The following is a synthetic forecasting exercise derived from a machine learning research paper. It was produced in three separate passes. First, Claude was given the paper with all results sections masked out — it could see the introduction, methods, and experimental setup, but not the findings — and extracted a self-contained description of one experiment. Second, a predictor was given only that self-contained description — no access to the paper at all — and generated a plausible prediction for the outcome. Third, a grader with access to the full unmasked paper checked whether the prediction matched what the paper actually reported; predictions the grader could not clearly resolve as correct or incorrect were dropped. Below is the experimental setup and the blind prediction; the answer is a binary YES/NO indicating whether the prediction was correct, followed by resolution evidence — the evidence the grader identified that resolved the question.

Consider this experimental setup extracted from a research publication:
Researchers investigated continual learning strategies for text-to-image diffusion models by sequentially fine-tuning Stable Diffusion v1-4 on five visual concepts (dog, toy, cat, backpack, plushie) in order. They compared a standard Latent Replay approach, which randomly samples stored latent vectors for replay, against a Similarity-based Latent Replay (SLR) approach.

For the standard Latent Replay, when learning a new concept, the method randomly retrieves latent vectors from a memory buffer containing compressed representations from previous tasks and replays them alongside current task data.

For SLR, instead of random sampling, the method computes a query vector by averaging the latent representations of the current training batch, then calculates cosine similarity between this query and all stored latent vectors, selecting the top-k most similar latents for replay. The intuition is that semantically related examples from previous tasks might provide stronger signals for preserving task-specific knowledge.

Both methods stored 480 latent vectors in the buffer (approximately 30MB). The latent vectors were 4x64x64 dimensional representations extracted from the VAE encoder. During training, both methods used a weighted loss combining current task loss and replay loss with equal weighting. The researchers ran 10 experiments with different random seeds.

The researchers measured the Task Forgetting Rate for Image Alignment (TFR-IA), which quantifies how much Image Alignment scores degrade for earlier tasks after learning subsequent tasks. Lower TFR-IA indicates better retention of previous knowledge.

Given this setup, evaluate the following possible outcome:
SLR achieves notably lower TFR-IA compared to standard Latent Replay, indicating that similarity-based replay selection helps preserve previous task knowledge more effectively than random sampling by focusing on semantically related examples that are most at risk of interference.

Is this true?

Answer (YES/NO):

- - -

■ Brief
Only lines containing the word "examples" should appear in the answer, and every such line from the records above must be there.

■ Completed task
For SLR, instead of random sampling, the method computes a query vector by averaging the latent representations of the current training batch, then calculates cosine similarity between this query and all stored latent vectors, selecting the top-k most similar latents for replay. The intuition is that semantically related examples from previous tasks might provide stronger signals for preserving task-specific knowledge.
SLR achieves notably lower TFR-IA compared to standard Latent Replay, indicating that similarity-based replay selection helps preserve previous task knowledge more effectively than random sampling by focusing on semantically related examples that are most at risk of interference.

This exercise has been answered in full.